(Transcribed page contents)
^^^^^^^^
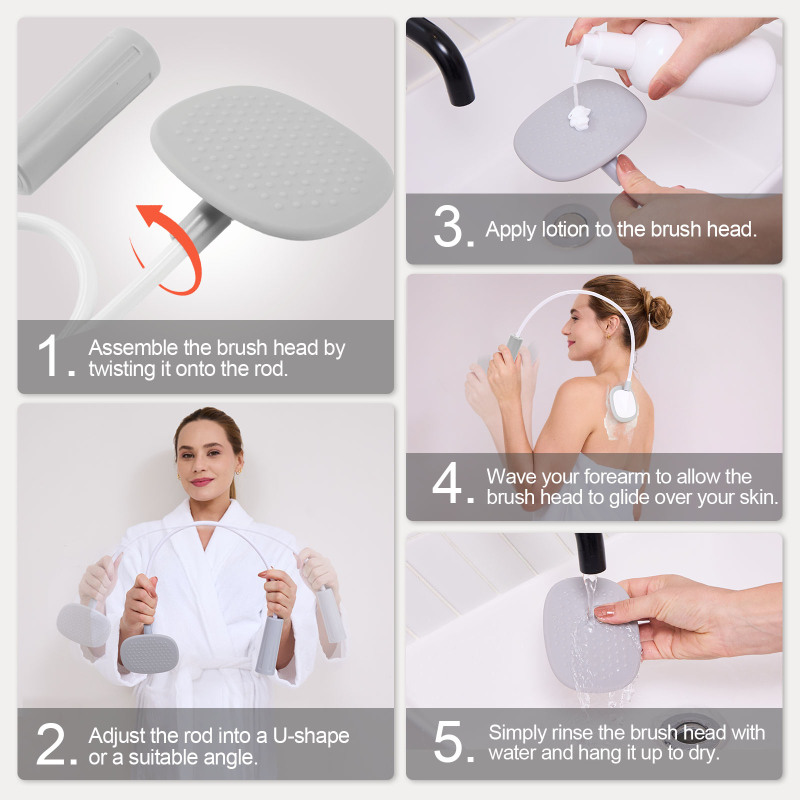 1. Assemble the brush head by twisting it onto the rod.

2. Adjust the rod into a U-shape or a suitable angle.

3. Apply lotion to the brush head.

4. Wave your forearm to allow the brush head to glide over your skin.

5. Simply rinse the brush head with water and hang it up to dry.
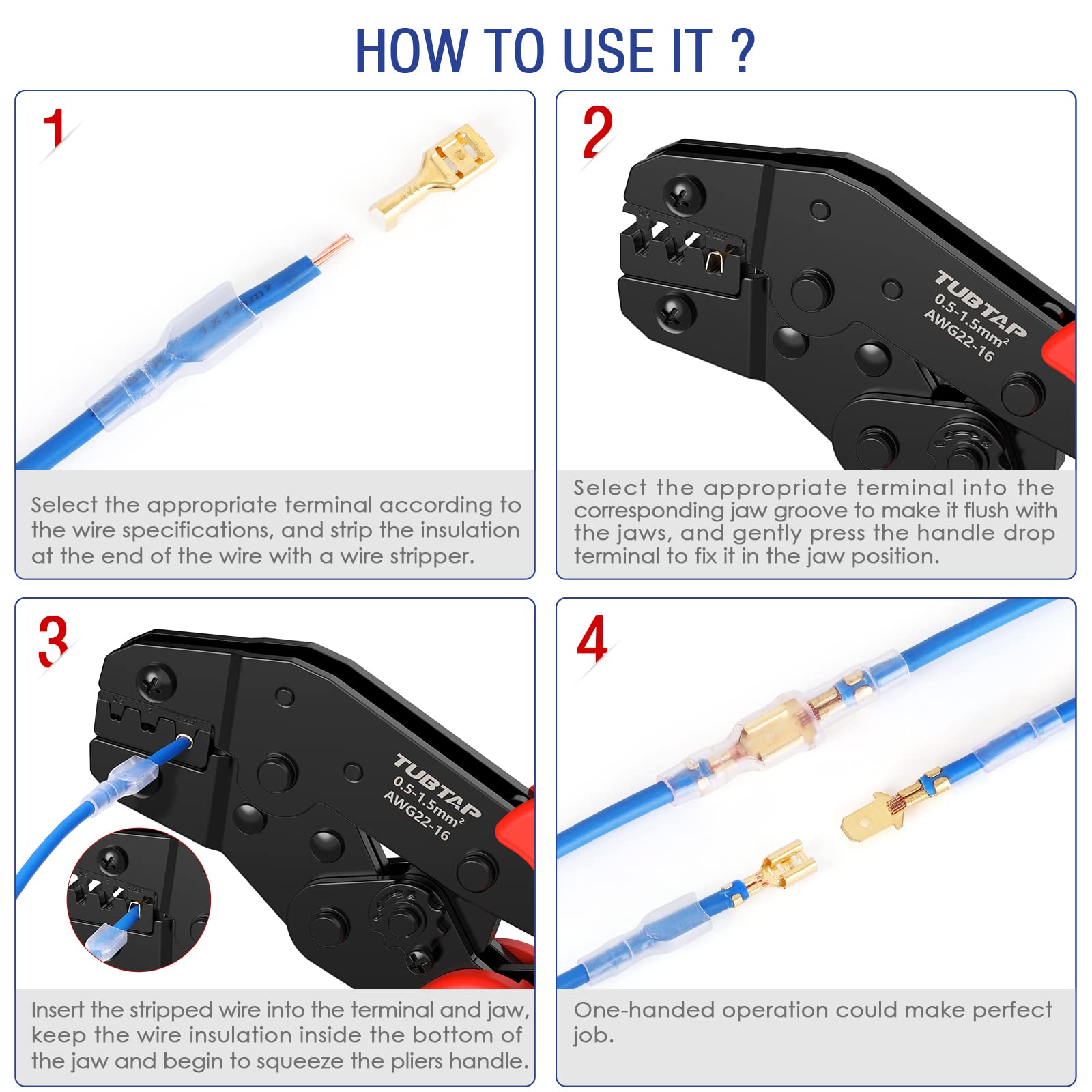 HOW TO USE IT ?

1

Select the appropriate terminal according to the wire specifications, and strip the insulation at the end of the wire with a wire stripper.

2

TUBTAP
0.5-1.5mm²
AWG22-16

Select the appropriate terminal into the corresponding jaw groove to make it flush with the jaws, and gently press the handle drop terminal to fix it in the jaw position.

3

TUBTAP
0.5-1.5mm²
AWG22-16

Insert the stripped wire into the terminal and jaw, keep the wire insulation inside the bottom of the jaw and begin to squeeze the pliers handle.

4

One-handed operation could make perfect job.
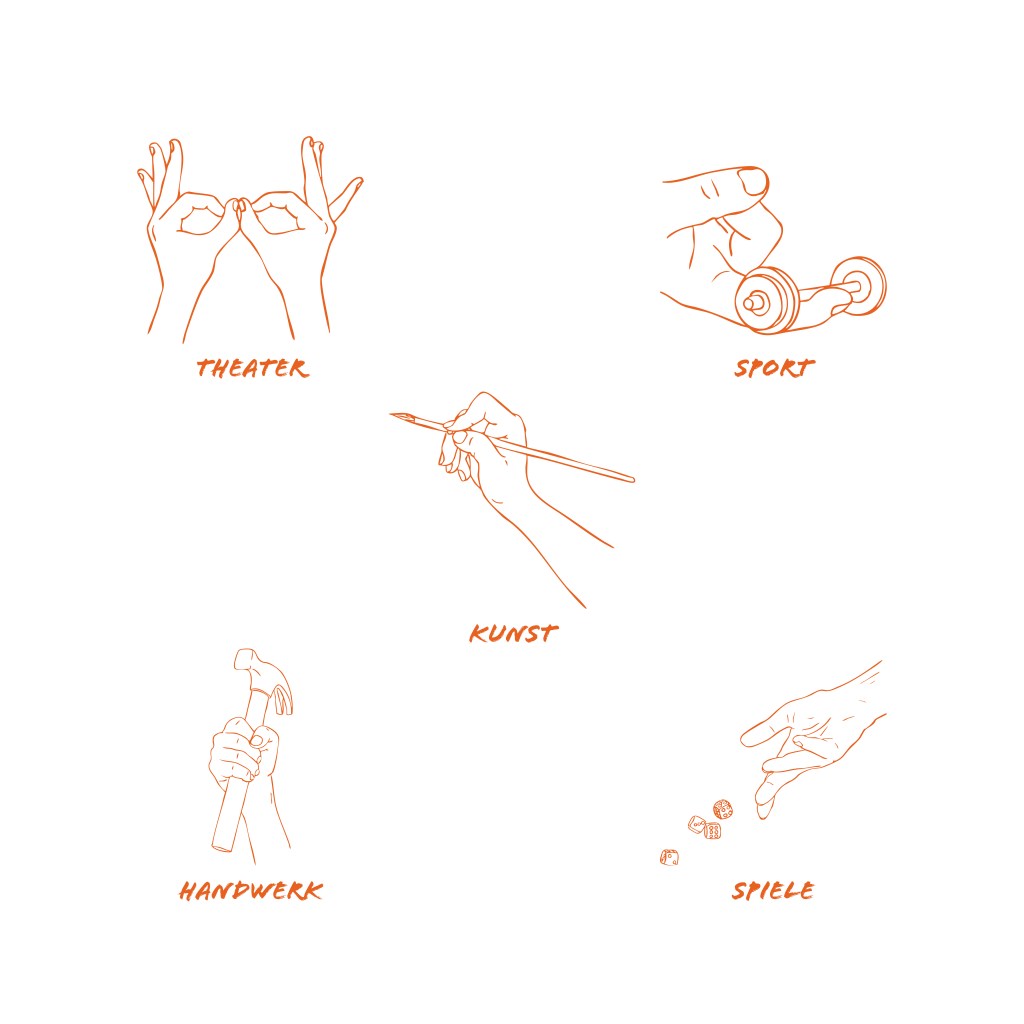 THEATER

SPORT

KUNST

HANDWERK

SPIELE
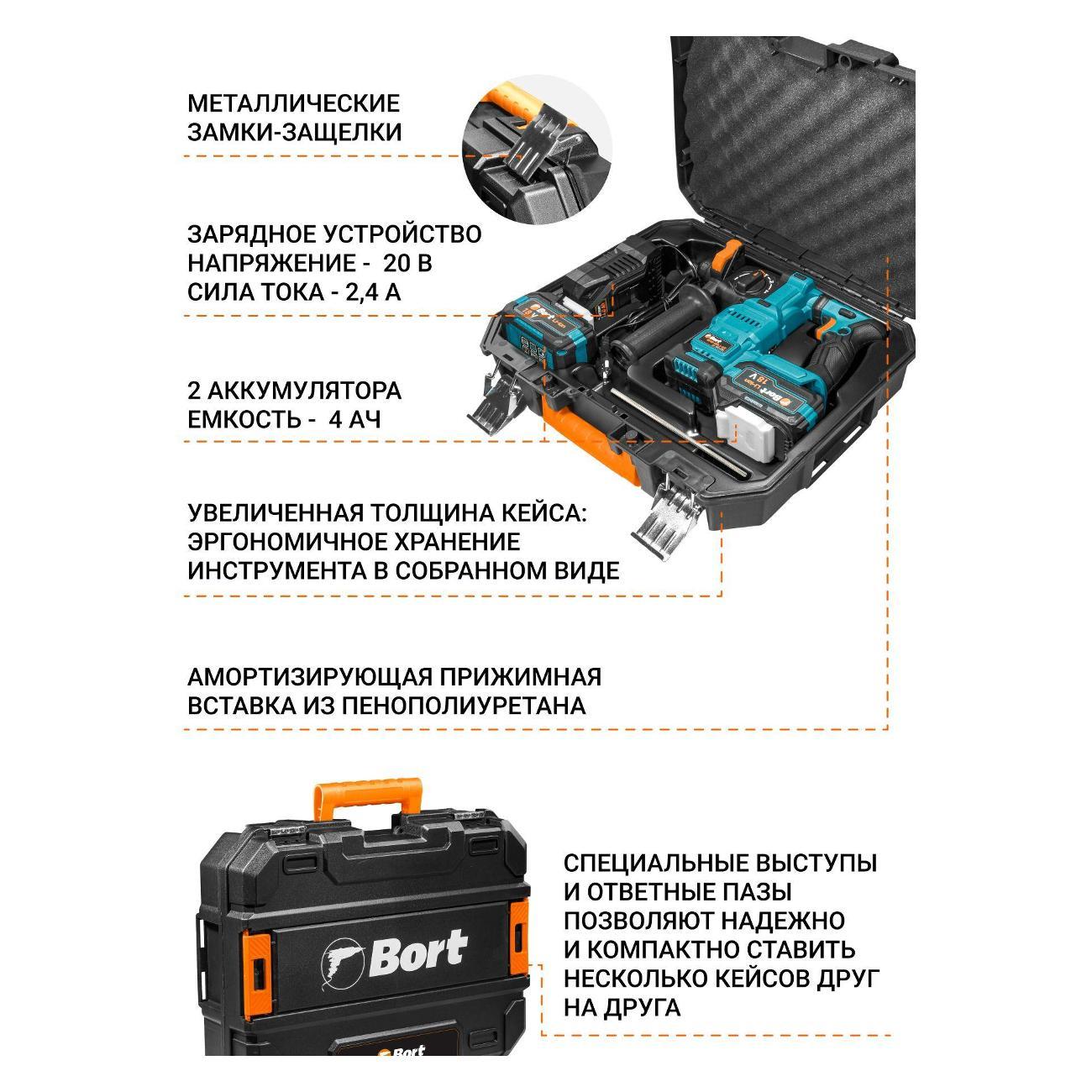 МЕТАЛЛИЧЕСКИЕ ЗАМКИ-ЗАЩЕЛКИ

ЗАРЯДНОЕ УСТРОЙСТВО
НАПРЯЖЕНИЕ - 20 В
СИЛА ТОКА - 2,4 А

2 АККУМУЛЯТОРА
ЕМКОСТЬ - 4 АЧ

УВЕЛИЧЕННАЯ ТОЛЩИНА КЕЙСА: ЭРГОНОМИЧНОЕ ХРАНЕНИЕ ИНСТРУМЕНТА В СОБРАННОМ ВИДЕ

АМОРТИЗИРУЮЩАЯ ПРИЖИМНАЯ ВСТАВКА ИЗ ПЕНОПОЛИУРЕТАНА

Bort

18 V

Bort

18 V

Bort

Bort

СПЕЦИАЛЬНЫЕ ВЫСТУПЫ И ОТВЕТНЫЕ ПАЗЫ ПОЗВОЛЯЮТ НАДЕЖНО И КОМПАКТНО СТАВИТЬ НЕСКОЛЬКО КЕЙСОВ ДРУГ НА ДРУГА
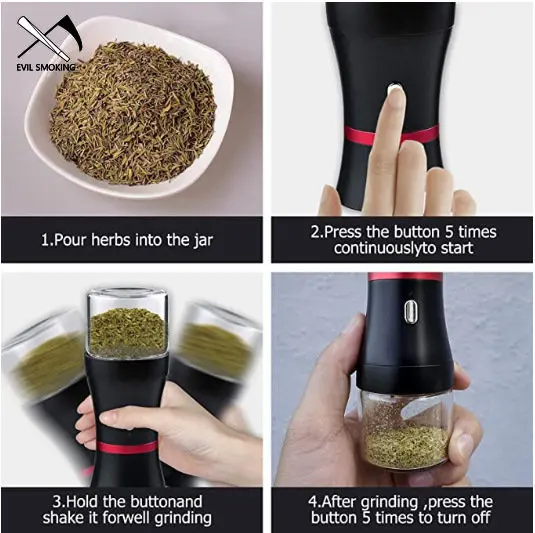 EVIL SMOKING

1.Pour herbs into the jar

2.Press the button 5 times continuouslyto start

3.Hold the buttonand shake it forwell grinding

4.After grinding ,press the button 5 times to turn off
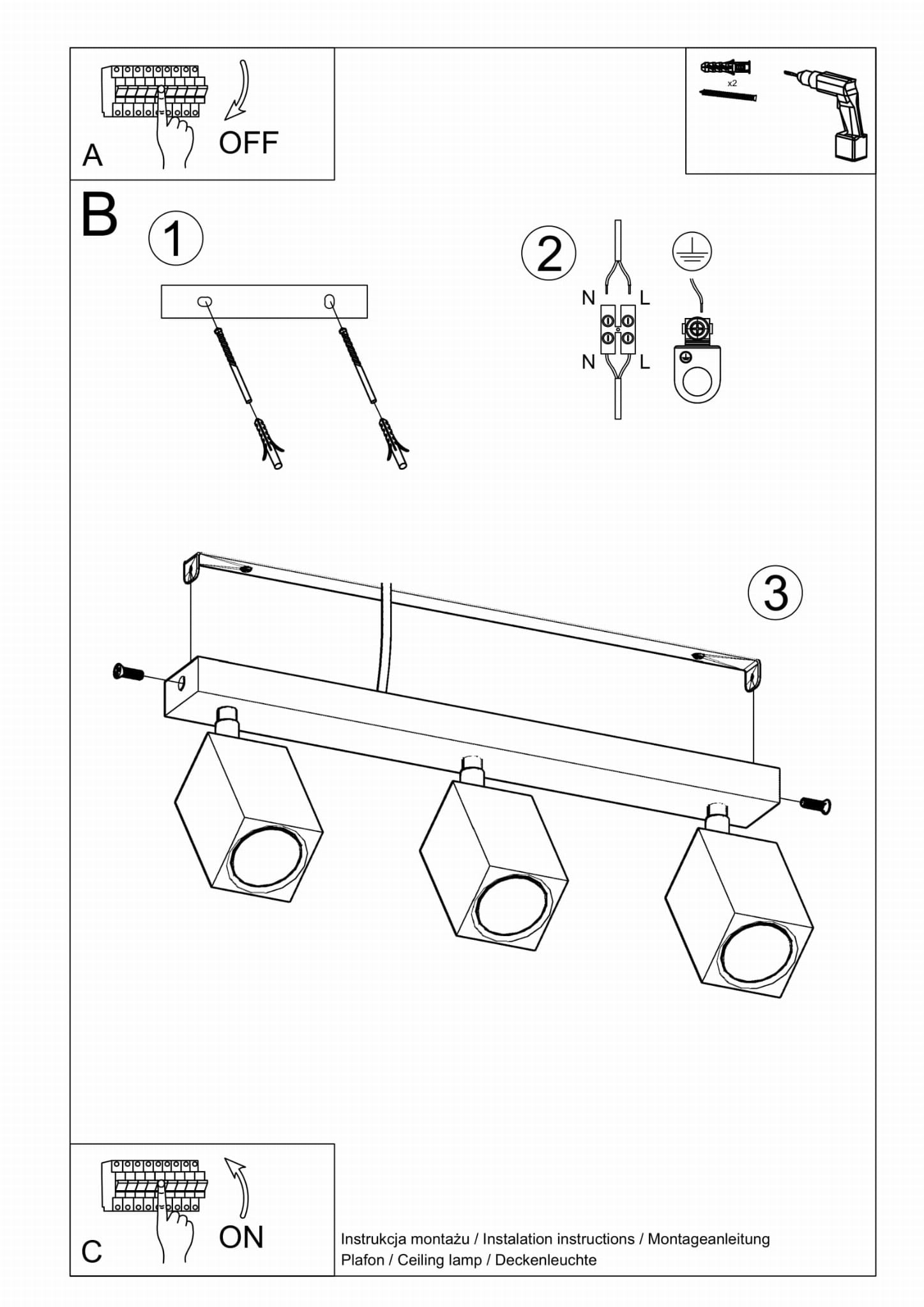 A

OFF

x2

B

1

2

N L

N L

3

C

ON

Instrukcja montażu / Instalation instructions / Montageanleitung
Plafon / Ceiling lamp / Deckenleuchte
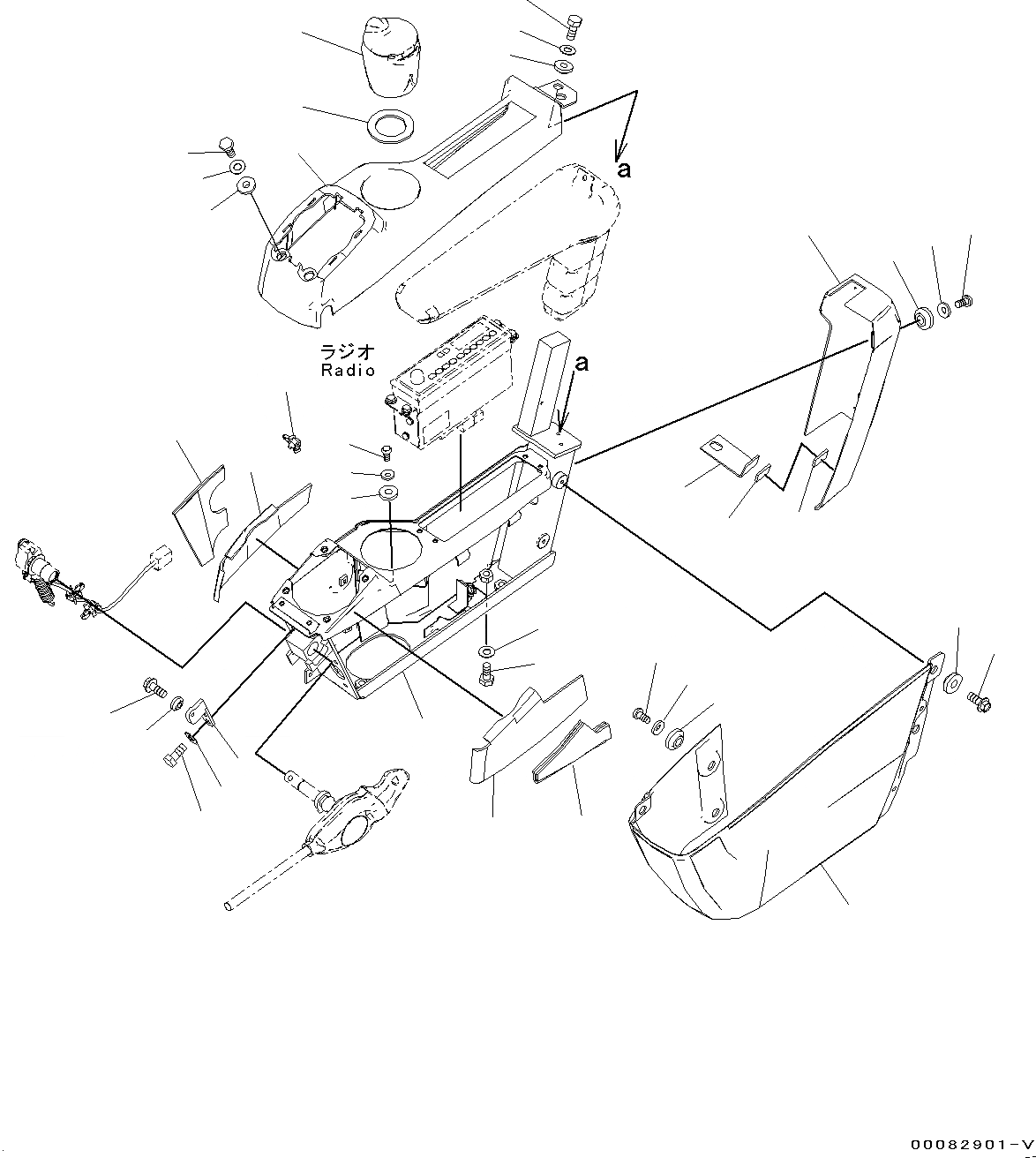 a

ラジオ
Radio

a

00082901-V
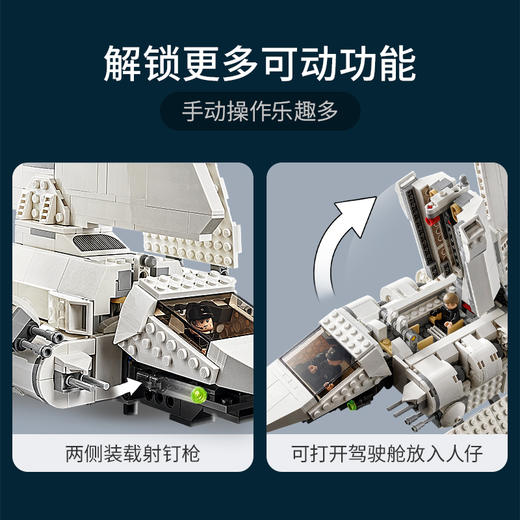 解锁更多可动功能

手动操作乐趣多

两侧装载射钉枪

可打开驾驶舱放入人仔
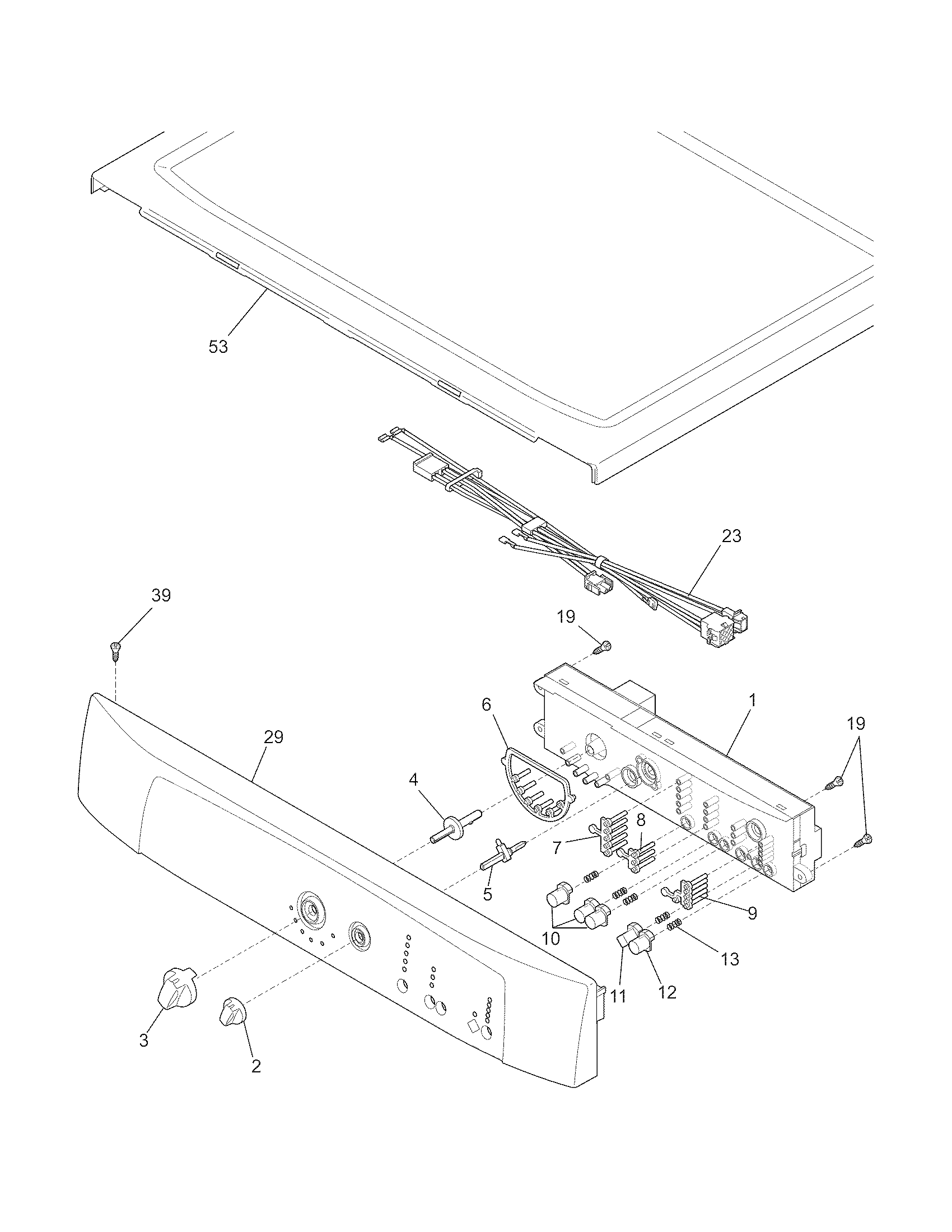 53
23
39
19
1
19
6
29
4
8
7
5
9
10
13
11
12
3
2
^^^^^^^^
What this task involves:
Restate all entries above exactly, but not the images.

Result of the task:
 1. Assemble the brush head by twisting it onto the rod.

2. Adjust the rod into a U-shape or a suitable angle.

3. Apply lotion to the brush head.

4. Wave your forearm to allow the brush head to glide over your skin.

5. Simply rinse the brush head with water and hang it up to dry.
 HOW TO USE IT ?

1

Select the appropriate terminal according to the wire specifications, and strip the insulation at the end of the wire with a wire stripper.

2

TUBTAP
0.5-1.5mm²
AWG22-16

Select the appropriate terminal into the corresponding jaw groove to make it flush with the jaws, and gently press the handle drop terminal to fix it in the jaw position.

3

TUBTAP
0.5-1.5mm²
AWG22-16

Insert the stripped wire into the terminal and jaw, keep the wire insulation inside the bottom of the jaw and begin to squeeze the pliers handle.

4

One-handed operation could make perfect job.
 THEATER

SPORT

KUNST

HANDWERK

SPIELE
 МЕТАЛЛИЧЕСКИЕ ЗАМКИ-ЗАЩЕЛКИ

ЗАРЯДНОЕ УСТРОЙСТВО
НАПРЯЖЕНИЕ - 20 В
СИЛА ТОКА - 2,4 А

2 АККУМУЛЯТОРА
ЕМКОСТЬ - 4 АЧ

УВЕЛИЧЕННАЯ ТОЛЩИНА КЕЙСА: ЭРГОНОМИЧНОЕ ХРАНЕНИЕ ИНСТРУМЕНТА В СОБРАННОМ ВИДЕ

АМОРТИЗИРУЮЩАЯ ПРИЖИМНАЯ ВСТАВКА ИЗ ПЕНОПОЛИУРЕТАНА

Bort

18 V

Bort

18 V

Bort

Bort

СПЕЦИАЛЬНЫЕ ВЫСТУПЫ И ОТВЕТНЫЕ ПАЗЫ ПОЗВОЛЯЮТ НАДЕЖНО И КОМПАКТНО СТАВИТЬ НЕСКОЛЬКО КЕЙСОВ ДРУГ НА ДРУГА
 EVIL SMOKING

1.Pour herbs into the jar

2.Press the button 5 times continuouslyto start

3.Hold the buttonand shake it forwell grinding

4.After grinding ,press the button 5 times to turn off
 A

OFF

x2

B

1

2

N L

N L

3

C

ON

Instrukcja montażu / Instalation instructions / Montageanleitung
Plafon / Ceiling lamp / Deckenleuchte
 a

ラジオ
Radio

a

00082901-V
 解锁更多可动功能

手动操作乐趣多

两侧装载射钉枪

可打开驾驶舱放入人仔
 53
23
39
19
1
19
6
29
4
8
7
5
9
10
13
11
12
3
2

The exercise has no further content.